В тот день, как и в пасхальный понедельник, народу пришло много, человек девять. Я был не единственным католическим священником на этом лагпункте, было еще четверо священников разных национальностей. Был литовский епископ Казимир Дулбинскис[157], который вечером в Пасху устроил нам братскую трапезу. Мы еще не знали, что это прощальный ужин, через несколько дней епископа и двух священников перевели на другие лагпункты.
В Явасе было много иностранцев, собранных по разным лагерям СССР, немало с Воркуты. Чувствовалось разное умонастроение: одни, кого удалось «перевоспитать» в заключении, вели себя потише и более покорно; другие, кого тундра закалила, кто не терпел советского ига, уже не могли сносить призывы перевоспитателей. В такой атмосфере начальство предложило нам подписать Венское обращение за разоружение и запрещение атомного оружия. Звучало неплохо, не знай мы, с какого амвона нам читают проповедь. Все это движение имело началом и концом Москву и советскую пропаганду, а может, и оборонную промышленность, отставшую в атомном вооружении.
В четверг после Пасхи нас собрали в клубе и предложили поставить подписи под Венским обращением. Текст его состоял из потока наглых обвинений: якобы свободный мир готовит атомную войну и намерен совершить агрессию против мирных стран народной демократии. Сначала с длинными речами выступили два офицера и угодливый зек, так называемый старший культорг. Потом спросили, кто хочет взять слово: первым выступил какой-то азиат, похваливший начинание; но после него многие выразили сомнение, удобно ли подписываться нам, иностранцам, ведь может статься, придет время давать ответ своим правительствам, которые Венское обращение обвиняет, может быть, несправедливо.
Никто, однако, не решался возражать напрямую, потому, в частности, что начальник записывал фамилии выступавших. Похоже, наши подписи требовались, чтобы отделить белых овец от… «красных» и решить, кого отправлять на родину, а кого нет. Несколько раз я просил слова, но мне не давали. Наконец, услышав, что из президиума требуют закрыть обсуждение, я встал в центре зала, где сидел, и направился к выходу, делая другим знаки, мол, пошли отсюда, пусть подписываются жаждущие советского мира.
Когда я уже был в толпе у выхода, до меня донеслись поразившие меня слова культорга, который, пытаясь пронять нас, сказал, что атомное оружие угрожает остающимся на воле женам и сестрам заключенных.

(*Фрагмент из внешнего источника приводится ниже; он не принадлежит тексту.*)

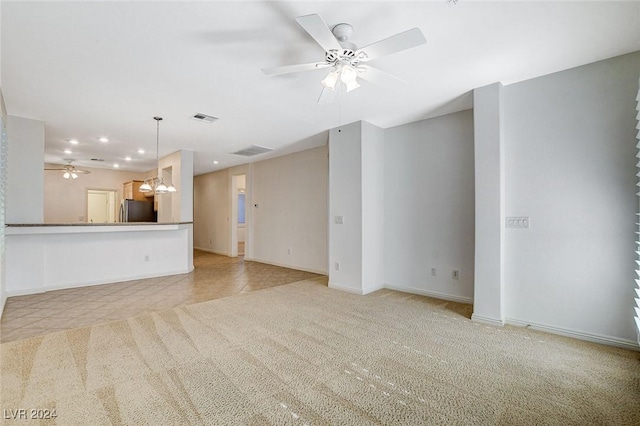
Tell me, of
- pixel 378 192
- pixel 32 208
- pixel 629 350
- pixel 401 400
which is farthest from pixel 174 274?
pixel 629 350

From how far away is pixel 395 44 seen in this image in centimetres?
192

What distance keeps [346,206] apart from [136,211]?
5.30m

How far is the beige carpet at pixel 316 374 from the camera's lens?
1658 mm

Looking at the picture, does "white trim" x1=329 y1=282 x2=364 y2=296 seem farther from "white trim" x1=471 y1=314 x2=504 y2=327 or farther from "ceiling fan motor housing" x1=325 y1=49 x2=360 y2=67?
"ceiling fan motor housing" x1=325 y1=49 x2=360 y2=67

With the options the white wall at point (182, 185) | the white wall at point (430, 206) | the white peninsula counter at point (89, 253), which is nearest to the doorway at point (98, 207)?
the white wall at point (182, 185)

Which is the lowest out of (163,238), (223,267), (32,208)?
(223,267)

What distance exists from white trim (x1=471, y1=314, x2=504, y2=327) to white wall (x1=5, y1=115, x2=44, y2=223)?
19.8ft

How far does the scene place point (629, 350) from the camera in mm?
2430

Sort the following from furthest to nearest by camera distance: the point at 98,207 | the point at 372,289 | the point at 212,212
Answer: the point at 98,207 → the point at 212,212 → the point at 372,289

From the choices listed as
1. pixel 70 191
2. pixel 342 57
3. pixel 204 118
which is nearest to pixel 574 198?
pixel 342 57

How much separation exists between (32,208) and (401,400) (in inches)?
212

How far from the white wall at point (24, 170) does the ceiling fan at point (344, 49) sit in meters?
4.14

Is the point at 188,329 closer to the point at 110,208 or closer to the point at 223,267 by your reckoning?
the point at 223,267

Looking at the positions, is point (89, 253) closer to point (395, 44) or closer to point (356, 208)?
point (356, 208)
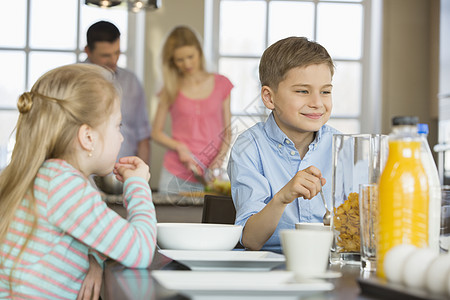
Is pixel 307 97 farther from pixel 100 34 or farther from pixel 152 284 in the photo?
pixel 100 34

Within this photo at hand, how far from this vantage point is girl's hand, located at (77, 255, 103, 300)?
1083 millimetres

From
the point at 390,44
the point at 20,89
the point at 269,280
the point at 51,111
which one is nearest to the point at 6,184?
the point at 51,111

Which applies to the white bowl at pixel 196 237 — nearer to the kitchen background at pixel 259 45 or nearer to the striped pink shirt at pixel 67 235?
the striped pink shirt at pixel 67 235

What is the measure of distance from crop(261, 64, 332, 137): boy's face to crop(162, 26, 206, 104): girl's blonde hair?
6.39 ft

Я отозвался как можно громче: «Подписать обращение, значит подписаться под коммунизмом, рабством народов». Гром среди ясного неба; в президиуме волнение. Я уже выходил вместе с другими, когда, как я потом узнал, главный начальник, успев меня рассмотреть, приказал: «Задержите вон того с бородкой, в очках». Несколько человек подписались, но основная масса уклонилась; начальству пришлось добирать подписи по одной в конторе культурно-воспитательной части.

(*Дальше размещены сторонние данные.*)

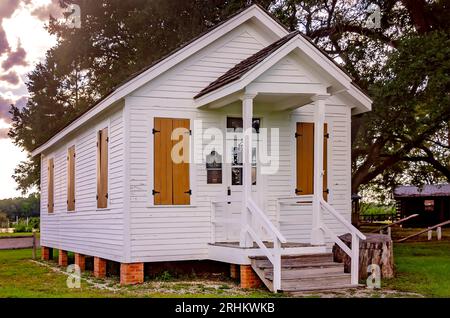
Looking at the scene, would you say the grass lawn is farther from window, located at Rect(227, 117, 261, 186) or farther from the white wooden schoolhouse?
window, located at Rect(227, 117, 261, 186)

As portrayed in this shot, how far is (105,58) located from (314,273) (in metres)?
21.3

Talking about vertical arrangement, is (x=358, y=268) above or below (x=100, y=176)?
below

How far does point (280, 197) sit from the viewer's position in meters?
13.7

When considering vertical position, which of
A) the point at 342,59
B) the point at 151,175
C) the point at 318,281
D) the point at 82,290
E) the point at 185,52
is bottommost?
the point at 82,290

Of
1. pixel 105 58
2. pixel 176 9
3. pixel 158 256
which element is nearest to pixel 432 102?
pixel 158 256

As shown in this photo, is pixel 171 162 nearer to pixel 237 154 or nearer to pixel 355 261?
pixel 237 154

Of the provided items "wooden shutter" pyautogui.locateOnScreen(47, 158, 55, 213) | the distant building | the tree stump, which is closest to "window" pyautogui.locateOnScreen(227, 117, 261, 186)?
the tree stump

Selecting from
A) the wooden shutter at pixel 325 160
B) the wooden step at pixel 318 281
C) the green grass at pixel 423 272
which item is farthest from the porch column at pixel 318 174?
the wooden shutter at pixel 325 160

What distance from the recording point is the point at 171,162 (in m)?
13.0

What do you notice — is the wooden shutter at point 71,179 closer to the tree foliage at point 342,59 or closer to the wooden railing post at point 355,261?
Result: the tree foliage at point 342,59

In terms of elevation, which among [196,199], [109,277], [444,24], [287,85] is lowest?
[109,277]

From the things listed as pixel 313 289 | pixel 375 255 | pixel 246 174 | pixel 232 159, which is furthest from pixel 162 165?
pixel 375 255

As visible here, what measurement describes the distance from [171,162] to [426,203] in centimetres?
3703
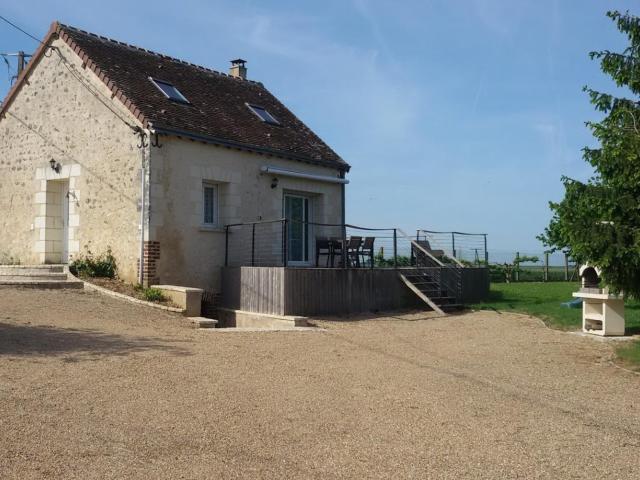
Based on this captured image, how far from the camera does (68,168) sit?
49.3 ft

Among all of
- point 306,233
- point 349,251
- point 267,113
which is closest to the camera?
point 349,251

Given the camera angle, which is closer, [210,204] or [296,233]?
[210,204]

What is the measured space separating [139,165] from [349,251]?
194 inches

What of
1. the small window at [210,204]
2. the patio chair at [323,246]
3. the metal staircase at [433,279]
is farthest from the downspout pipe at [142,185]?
the metal staircase at [433,279]

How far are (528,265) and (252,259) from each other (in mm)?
18544

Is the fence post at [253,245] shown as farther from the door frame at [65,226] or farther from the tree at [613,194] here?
the tree at [613,194]

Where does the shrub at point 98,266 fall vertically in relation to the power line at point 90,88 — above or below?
below

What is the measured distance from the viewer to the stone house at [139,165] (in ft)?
44.7

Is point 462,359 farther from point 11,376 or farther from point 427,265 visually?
point 427,265

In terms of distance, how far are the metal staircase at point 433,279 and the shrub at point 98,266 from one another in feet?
21.1

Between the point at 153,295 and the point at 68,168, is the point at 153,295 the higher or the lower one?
the lower one

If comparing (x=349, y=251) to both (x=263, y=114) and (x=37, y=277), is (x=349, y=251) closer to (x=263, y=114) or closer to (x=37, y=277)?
(x=263, y=114)

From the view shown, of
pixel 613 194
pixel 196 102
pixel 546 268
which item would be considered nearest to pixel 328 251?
pixel 196 102

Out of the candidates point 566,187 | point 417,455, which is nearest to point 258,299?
point 566,187
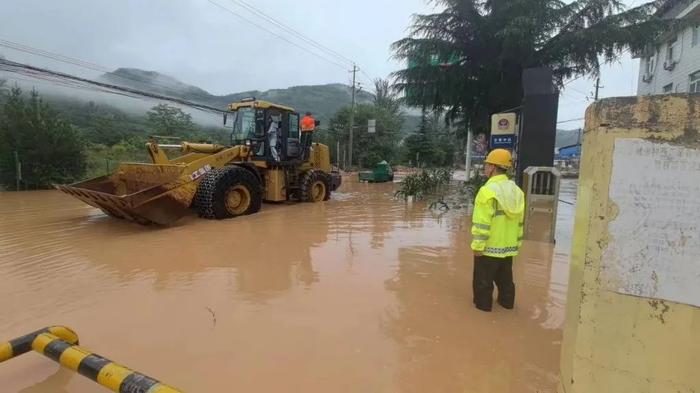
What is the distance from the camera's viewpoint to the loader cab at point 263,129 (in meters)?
10.8

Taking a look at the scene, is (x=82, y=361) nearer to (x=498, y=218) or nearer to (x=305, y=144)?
(x=498, y=218)

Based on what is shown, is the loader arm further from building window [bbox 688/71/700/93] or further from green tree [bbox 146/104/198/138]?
green tree [bbox 146/104/198/138]

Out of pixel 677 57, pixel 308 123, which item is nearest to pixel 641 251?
pixel 308 123

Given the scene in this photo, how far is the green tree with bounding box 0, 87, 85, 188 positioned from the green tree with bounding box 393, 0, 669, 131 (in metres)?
12.9

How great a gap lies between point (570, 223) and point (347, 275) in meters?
6.44

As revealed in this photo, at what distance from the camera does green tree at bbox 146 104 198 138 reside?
1197 inches

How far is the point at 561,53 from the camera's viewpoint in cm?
1524

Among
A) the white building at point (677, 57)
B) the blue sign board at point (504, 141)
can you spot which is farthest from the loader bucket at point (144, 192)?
the white building at point (677, 57)

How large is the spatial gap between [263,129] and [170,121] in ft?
76.1

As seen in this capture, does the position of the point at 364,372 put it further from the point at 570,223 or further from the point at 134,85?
the point at 134,85

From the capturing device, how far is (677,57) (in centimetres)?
1805

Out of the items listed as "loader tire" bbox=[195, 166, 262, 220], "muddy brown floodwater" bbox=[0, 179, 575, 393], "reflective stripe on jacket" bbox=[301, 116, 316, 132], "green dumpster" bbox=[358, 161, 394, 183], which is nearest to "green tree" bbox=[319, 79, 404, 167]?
"green dumpster" bbox=[358, 161, 394, 183]

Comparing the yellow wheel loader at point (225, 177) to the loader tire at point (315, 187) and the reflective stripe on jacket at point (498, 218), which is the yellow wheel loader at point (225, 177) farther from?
the reflective stripe on jacket at point (498, 218)

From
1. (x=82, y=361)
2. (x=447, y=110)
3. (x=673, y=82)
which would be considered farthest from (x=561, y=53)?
(x=82, y=361)
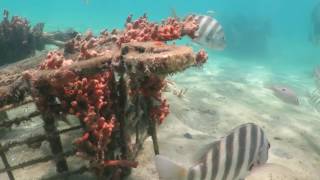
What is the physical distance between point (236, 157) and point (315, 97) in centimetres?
1277

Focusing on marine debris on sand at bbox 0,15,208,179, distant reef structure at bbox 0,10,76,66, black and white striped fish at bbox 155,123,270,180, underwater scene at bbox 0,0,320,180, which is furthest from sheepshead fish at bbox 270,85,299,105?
black and white striped fish at bbox 155,123,270,180

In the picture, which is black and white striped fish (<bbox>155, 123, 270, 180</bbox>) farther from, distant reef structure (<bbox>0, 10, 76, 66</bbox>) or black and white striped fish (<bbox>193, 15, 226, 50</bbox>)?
distant reef structure (<bbox>0, 10, 76, 66</bbox>)

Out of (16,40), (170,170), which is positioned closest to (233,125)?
(170,170)

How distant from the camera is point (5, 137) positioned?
6125 millimetres

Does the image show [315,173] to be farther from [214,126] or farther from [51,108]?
[51,108]

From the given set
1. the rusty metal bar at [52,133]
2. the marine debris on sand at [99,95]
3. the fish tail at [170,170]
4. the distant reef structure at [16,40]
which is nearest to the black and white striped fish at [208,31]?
the marine debris on sand at [99,95]

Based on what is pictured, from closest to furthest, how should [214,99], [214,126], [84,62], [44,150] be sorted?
[84,62] → [44,150] → [214,126] → [214,99]

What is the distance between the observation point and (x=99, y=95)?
12.7 feet

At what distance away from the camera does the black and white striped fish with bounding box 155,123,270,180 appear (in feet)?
8.89

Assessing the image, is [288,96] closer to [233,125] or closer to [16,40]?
[233,125]

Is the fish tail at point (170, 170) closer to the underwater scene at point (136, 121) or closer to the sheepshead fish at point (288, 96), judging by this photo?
A: the underwater scene at point (136, 121)

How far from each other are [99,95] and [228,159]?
1548mm

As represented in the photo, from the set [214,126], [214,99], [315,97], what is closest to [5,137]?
[214,126]

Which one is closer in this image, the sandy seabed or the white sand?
the sandy seabed
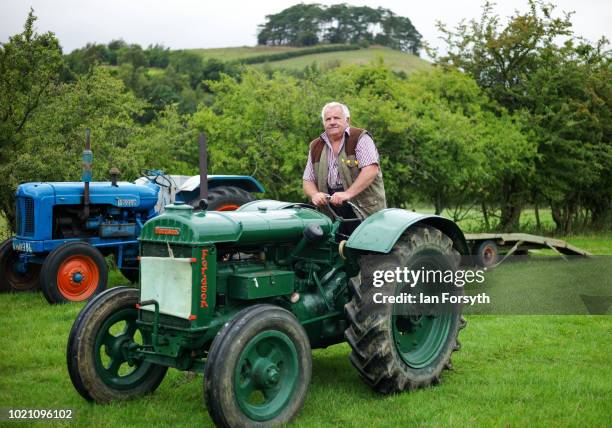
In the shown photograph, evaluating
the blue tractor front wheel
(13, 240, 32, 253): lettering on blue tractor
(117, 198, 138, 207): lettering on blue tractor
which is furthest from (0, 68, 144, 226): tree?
(117, 198, 138, 207): lettering on blue tractor

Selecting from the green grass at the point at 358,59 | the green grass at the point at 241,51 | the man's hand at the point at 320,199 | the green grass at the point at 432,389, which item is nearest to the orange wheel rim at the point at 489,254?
the green grass at the point at 432,389

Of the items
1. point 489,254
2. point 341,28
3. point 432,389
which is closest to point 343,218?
point 432,389

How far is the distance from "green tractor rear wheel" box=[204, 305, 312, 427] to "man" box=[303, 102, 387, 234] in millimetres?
1243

Выйдя из клуба, я остановился почитать о почтовых посылках на доске объявлений. Подошел немец, которого я немного знал в лицо, и обратился ко мне. Мне показалось, что он хочет сказать что-то важное, поэтому я прошелся с ним до его барака, и там мы постояли, а тем временем подошли люди из клуба, они-то мне и передали, что меня ищут, и чтобы я был осторожен. Весь тот день я проходил без очков, но наутро снова их надел, понимая, что меня найдут не по виду, а по фамилии, потому что она стала известна всей зоне.
Пятница прошла спокойно. Только в субботу меня вызвали: в конторе начальства ждали два или три офицера.
— Это вы позавчера в клубе выкрикивали угрозы тем, кто хотел подписать Венское обращение?
— Никаких угроз не было.
— Вы сказали: «Не подписывайте, не поддерживайте коммунизм, который является обманом народа»?
— Нет, — ответил я, — таких слов я не говорил.
— Может, не такие, но похожие. Главное, это вы крикнули. Крикнули и вышли. И все пошли за вами.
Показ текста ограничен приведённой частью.